[Dataset records]
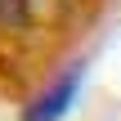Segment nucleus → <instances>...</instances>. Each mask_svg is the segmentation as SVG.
Listing matches in <instances>:
<instances>
[{"instance_id": "nucleus-1", "label": "nucleus", "mask_w": 121, "mask_h": 121, "mask_svg": "<svg viewBox=\"0 0 121 121\" xmlns=\"http://www.w3.org/2000/svg\"><path fill=\"white\" fill-rule=\"evenodd\" d=\"M81 85H85V63H72L63 76H54V81H49V85L22 108V121H63L67 108L76 103Z\"/></svg>"}, {"instance_id": "nucleus-2", "label": "nucleus", "mask_w": 121, "mask_h": 121, "mask_svg": "<svg viewBox=\"0 0 121 121\" xmlns=\"http://www.w3.org/2000/svg\"><path fill=\"white\" fill-rule=\"evenodd\" d=\"M58 4H63V0H58ZM31 9H36V0H31Z\"/></svg>"}]
</instances>
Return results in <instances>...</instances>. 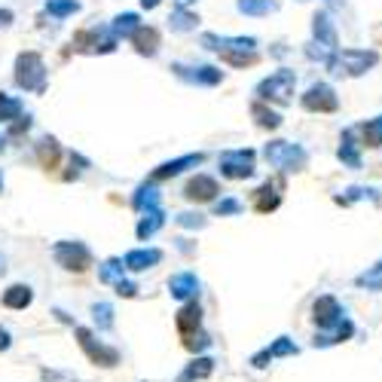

# EXERCISE BRIEF
Please copy the records above word for word, leaving the pictures out of your copy.

# SOLVED PROBLEM
Segment nucleus → <instances>...</instances>. Each mask_svg is the segmentation as SVG.
Listing matches in <instances>:
<instances>
[{"instance_id": "nucleus-1", "label": "nucleus", "mask_w": 121, "mask_h": 121, "mask_svg": "<svg viewBox=\"0 0 121 121\" xmlns=\"http://www.w3.org/2000/svg\"><path fill=\"white\" fill-rule=\"evenodd\" d=\"M81 85H85V63H72L63 76H54V81H49V85L22 108V121H63L67 108L76 103Z\"/></svg>"}, {"instance_id": "nucleus-2", "label": "nucleus", "mask_w": 121, "mask_h": 121, "mask_svg": "<svg viewBox=\"0 0 121 121\" xmlns=\"http://www.w3.org/2000/svg\"><path fill=\"white\" fill-rule=\"evenodd\" d=\"M58 4H63V0H58ZM31 9H36V0H31Z\"/></svg>"}]
</instances>
Return results in <instances>...</instances>. 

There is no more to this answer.